▸ **Written request**:
Can you rewrite the records below with every "dark glass panel" swapped for "black glass pane", keeping everything else the same and leaving out the pictures?

[Stored records]

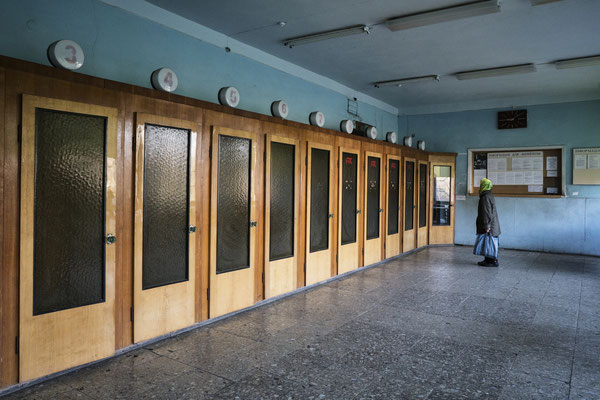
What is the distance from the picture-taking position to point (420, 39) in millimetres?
5352

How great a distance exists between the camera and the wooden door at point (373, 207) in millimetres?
6766

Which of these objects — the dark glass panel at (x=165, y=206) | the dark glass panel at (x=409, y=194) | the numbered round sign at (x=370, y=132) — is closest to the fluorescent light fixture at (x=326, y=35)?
the numbered round sign at (x=370, y=132)

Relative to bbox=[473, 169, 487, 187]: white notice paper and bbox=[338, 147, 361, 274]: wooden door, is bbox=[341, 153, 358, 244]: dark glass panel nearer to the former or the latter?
A: bbox=[338, 147, 361, 274]: wooden door

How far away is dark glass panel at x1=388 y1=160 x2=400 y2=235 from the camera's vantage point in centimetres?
755

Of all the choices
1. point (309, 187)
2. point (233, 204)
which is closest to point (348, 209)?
point (309, 187)

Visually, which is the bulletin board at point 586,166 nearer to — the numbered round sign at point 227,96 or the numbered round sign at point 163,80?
the numbered round sign at point 227,96

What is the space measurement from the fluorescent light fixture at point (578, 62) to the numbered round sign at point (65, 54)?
21.2 feet

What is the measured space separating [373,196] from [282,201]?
2.43m

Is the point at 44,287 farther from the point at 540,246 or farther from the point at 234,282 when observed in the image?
the point at 540,246

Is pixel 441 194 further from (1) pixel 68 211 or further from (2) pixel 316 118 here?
(1) pixel 68 211

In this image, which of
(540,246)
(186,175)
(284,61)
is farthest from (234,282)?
(540,246)

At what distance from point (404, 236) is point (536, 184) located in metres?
3.19

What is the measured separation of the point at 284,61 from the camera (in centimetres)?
627

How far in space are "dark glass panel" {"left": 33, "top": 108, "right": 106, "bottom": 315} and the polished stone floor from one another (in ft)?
2.03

▸ **Problem solution**:
What is the distance from the picture-taking position to point (420, 39) in millimetres?
5352

How great a distance exists between the camera and the wooden door at point (373, 207) in millimetres?
6766

Which of these objects — the black glass pane at (x=165, y=206) | the black glass pane at (x=409, y=194) | the numbered round sign at (x=370, y=132) — is closest to the fluorescent light fixture at (x=326, y=35)?
the numbered round sign at (x=370, y=132)

Relative to bbox=[473, 169, 487, 187]: white notice paper and bbox=[338, 147, 361, 274]: wooden door, is bbox=[341, 153, 358, 244]: black glass pane nearer to the former or the latter?
A: bbox=[338, 147, 361, 274]: wooden door

How far away is black glass pane at x1=388 y1=160 x2=400 y2=235 from the camera's vantage point in centimetres?
755

Of all the choices
1. point (309, 187)
2. point (233, 204)
which is closest to point (348, 209)?
point (309, 187)

Visually, which is the bulletin board at point 586,166 nearer to — the numbered round sign at point 227,96 or the numbered round sign at point 163,80?
the numbered round sign at point 227,96

What is the space measurement from the fluorescent light fixture at point (578, 62) to the numbered round sign at point (65, 54)?
21.2 feet

What is the measured space separating [373,196] from [282,201]?
2.43m

Is the point at 44,287 farther from the point at 540,246 or farther from the point at 234,282 when observed in the image?
the point at 540,246

Is pixel 441 194 further from (1) pixel 68 211 or further from (2) pixel 316 118 here?
(1) pixel 68 211

In this image, which of
(540,246)
(186,175)
(284,61)
is farthest from (234,282)?
(540,246)

At what distance from point (404, 236) is point (536, 184) located in metres?
3.19

What is the measured separation of the point at 284,61 from the camera (in centimetres)?
627

How far in space are "black glass pane" {"left": 33, "top": 108, "right": 106, "bottom": 315} and the polished stone floor from one another (in ft)?
2.03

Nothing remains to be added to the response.